The alien story here is
fine as far as it goes, a handy monster-as-metaphor tale of a stranded life
form that feeds on something of which there’s a lot about in immediately
post-war France. The monster is mostly non-vocal, so it’s not by any means a
carrier of great dialogue, but needless to say the destruction it brings with
it is a stand-in for something rather more philosophical.
You can listen to Scorched
Earth as a straightforward historical story that poses interesting
intellectual and visceral questions about good, evil, shades of grey,
retribution, punishment and how you rebuild after a cataclysm. Or you can bring
it closer to home, in which case, the answers you think you know get less
certain. France after the war. Britain after Brexit. America after Trump.

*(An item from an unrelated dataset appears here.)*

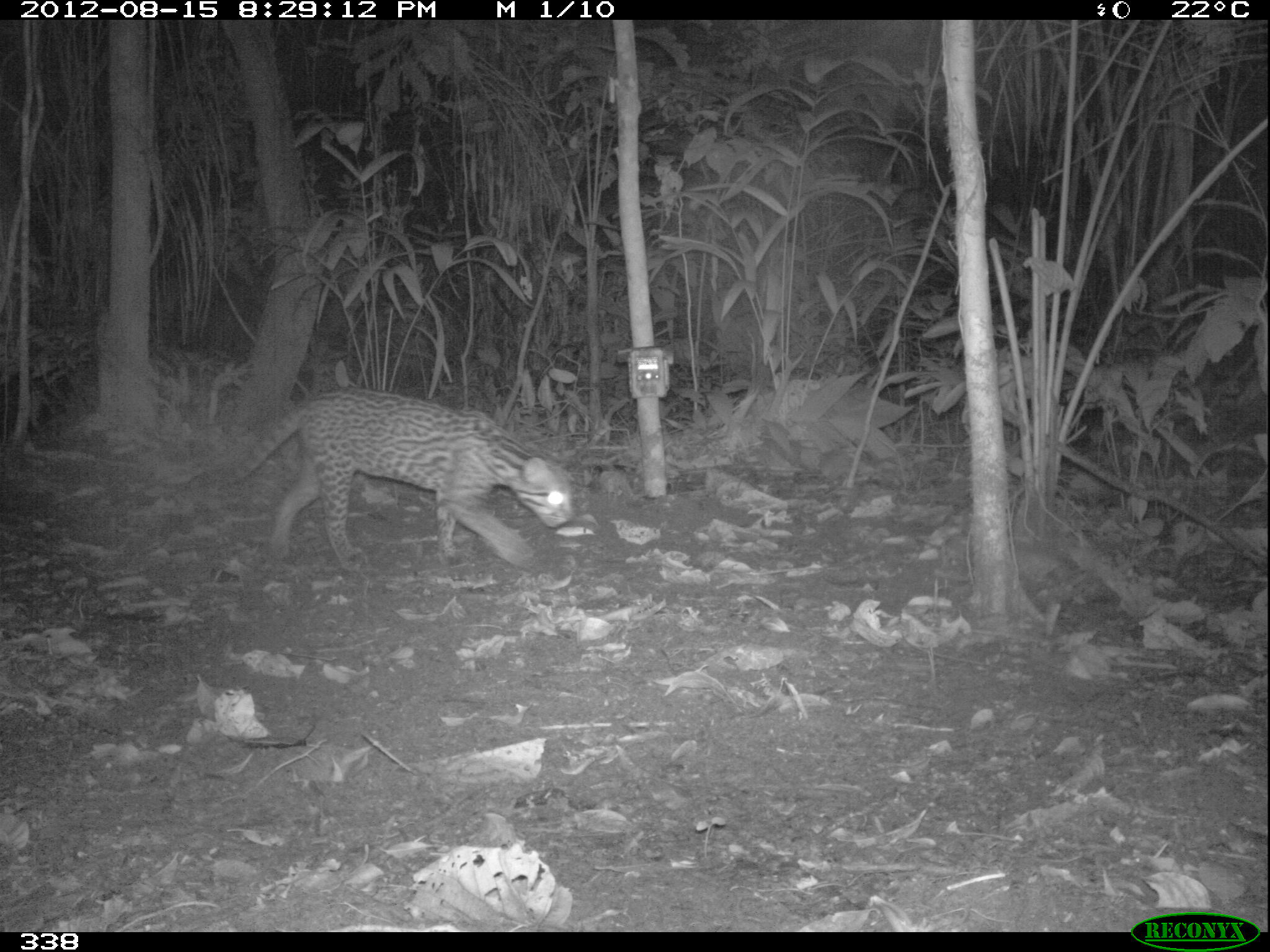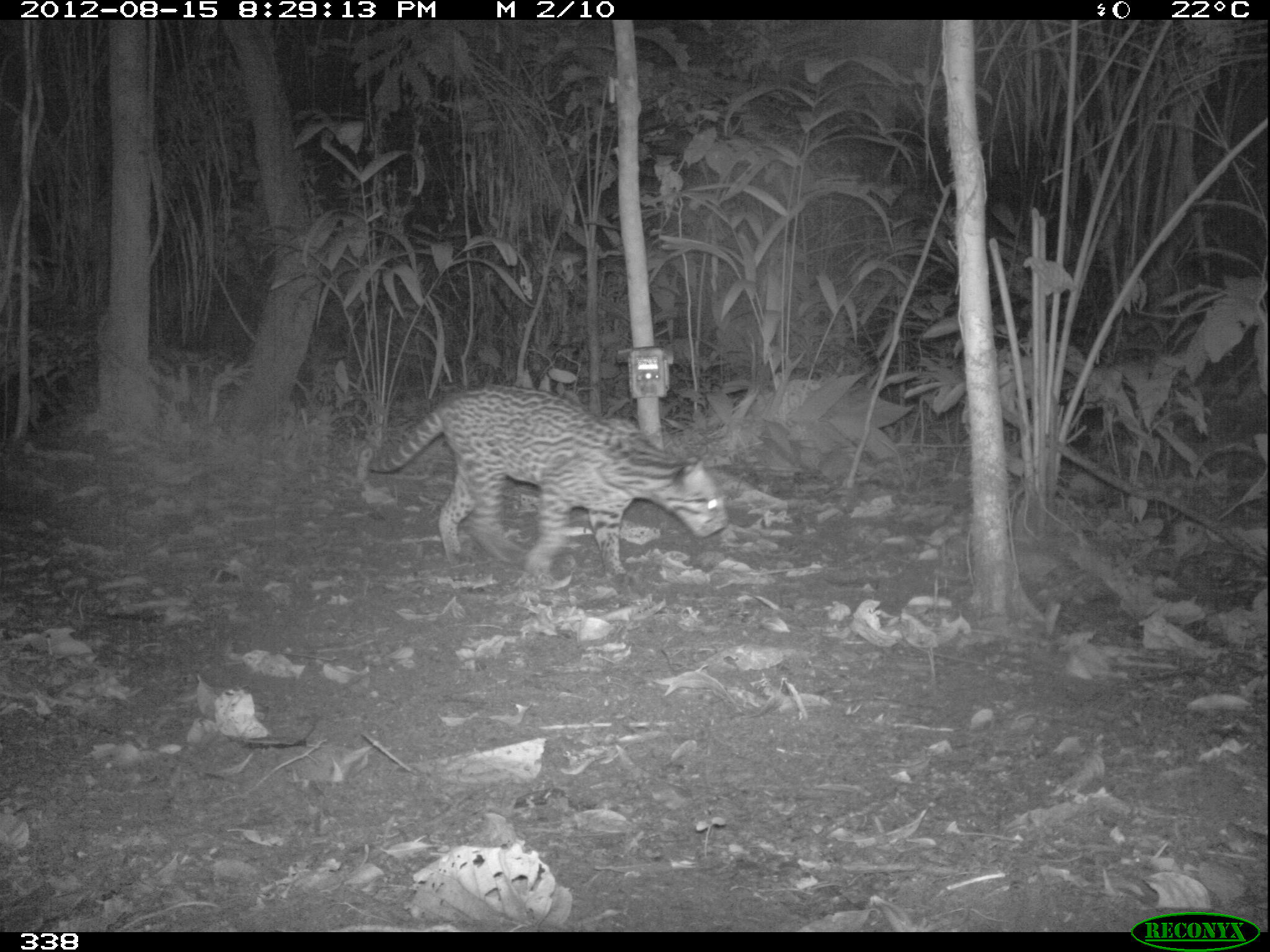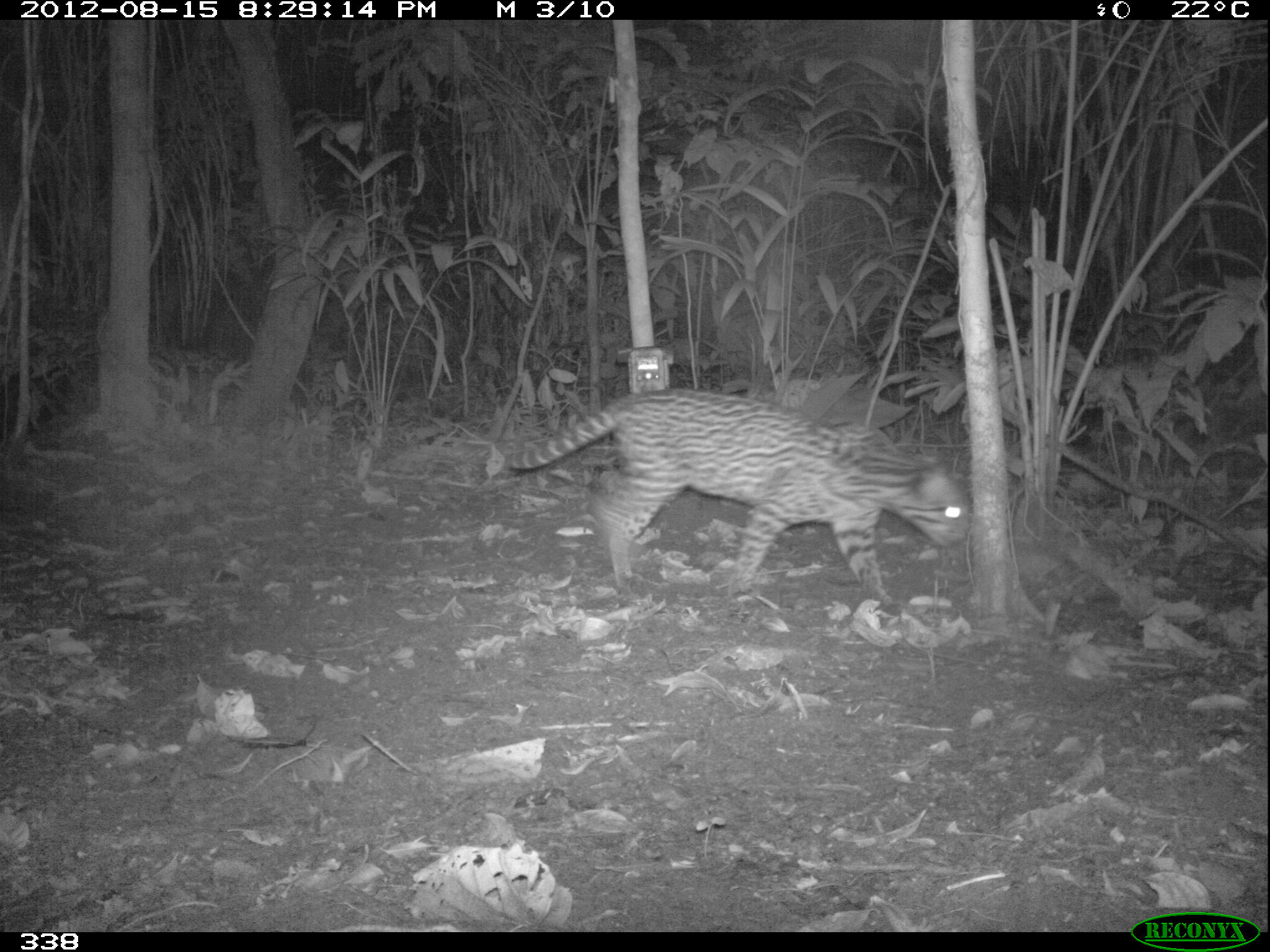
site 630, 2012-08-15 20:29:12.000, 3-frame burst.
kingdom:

America after George Floyd, even.
How do you rediscover the
way to bring communities, to bring nations back together in a way that works,
in the wake of an angry conflagration, where you know – you know – that
your neighbours backed the other side. The horse you know with everything in
your being was wrong. When they did things that hurt you, not so much
personally or physically, but emotionally, intellectually, even if you want to
get fanciful, spiritually, so the place you thought you lived can never
quite be the place it was for you again.
How do you do it?
There’s an answer here,
but it may be a sign of the times that it feels the stuff of pure science
fantasy, complete with a fairly shameless Peter Pan riff – which means
it works within the context of the story, but doesn’t give you a takeaway
solution to the problems of the present day. (To be absolutely fair to poor
Chris Chapman, if he could deliver an answer to healing or reuniting a country,
he should probably be in Downing Street).
But those questions linger
at the end, resonating through the relationship between Constance and Flip, and
while it doesn’t shatter that relationship utterly, the things that are
revealed along the way as they all find a solution to the hungry sentient Nazi-stalking
fire from outer space – complete with a Sixth Doctor variant of the on-the-fly
planning lately shown on screen in 13’s fight against the Cybermen – will make
the two women aware of differences they didn’t know were there. Differences
which might yet be irreconcilable. Differences which seem irreconcilable in our
here and now.
Scorched Earth is a solidly plotted, extremely well
layered Sixth Doctor story, with plenty of alien action, some dark
decision-making and at least one wartime plane ride, while chasing after a
hungry fireball searching for its next big meal. It’s also an immensely
effective, affecting study of two people, and the friendship they thought was
secure, possibly split by revelations, possibly on a road to being mended by
shared peril and hope. And it’s a manifesto for how a nation divided might
begin to rebuild its friendships and its lives. How much that manifesto depends
for its viability on the progressive side having won, it’s difficult to tell,
but it’s a story that ultimately offers hope in a world which both needs it,
and yet might not particularly recognise it any more.